## What is needed
Rewrite the records below, changing every "the dog's back" to "the dog's rear" and leaving everything else as it is. Leave the pictures out.

## Supplied records
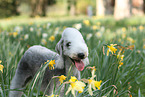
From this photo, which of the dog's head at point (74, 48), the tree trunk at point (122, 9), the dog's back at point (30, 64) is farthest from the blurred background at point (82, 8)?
the dog's head at point (74, 48)

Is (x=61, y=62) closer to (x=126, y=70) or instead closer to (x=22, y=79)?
(x=22, y=79)

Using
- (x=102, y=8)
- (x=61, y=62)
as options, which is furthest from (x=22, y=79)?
(x=102, y=8)

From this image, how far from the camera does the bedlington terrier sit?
1.24 meters

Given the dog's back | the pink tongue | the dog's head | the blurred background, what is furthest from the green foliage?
the pink tongue

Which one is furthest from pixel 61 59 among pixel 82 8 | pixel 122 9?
pixel 82 8

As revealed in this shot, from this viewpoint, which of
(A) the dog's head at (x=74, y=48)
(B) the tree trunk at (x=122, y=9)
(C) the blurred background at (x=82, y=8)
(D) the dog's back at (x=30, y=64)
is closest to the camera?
(A) the dog's head at (x=74, y=48)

## Worked solution
From this photo, which of the dog's head at point (74, 48), the tree trunk at point (122, 9), the dog's rear at point (30, 64) is farthest from the blurred background at point (82, 8)?
the dog's head at point (74, 48)

Is (x=61, y=62) closer to (x=126, y=70) or instead closer to (x=22, y=79)?
(x=22, y=79)

Using
- (x=102, y=8)
- (x=61, y=62)
as options, which is furthest from (x=22, y=79)?
(x=102, y=8)

From this image, how far from the camera does the bedlington terrier sit?
1.24 meters

Given the dog's rear | the pink tongue | the dog's head | the blurred background, what is furthest from the green foliage?
the pink tongue

Which one is furthest from pixel 61 59 among pixel 82 8 | pixel 122 9?
pixel 82 8

As revealed in this shot, from this viewpoint, which of
(A) the dog's head at (x=74, y=48)
(B) the tree trunk at (x=122, y=9)
(C) the blurred background at (x=82, y=8)
(D) the dog's rear at (x=30, y=64)
is closest to the camera?
(A) the dog's head at (x=74, y=48)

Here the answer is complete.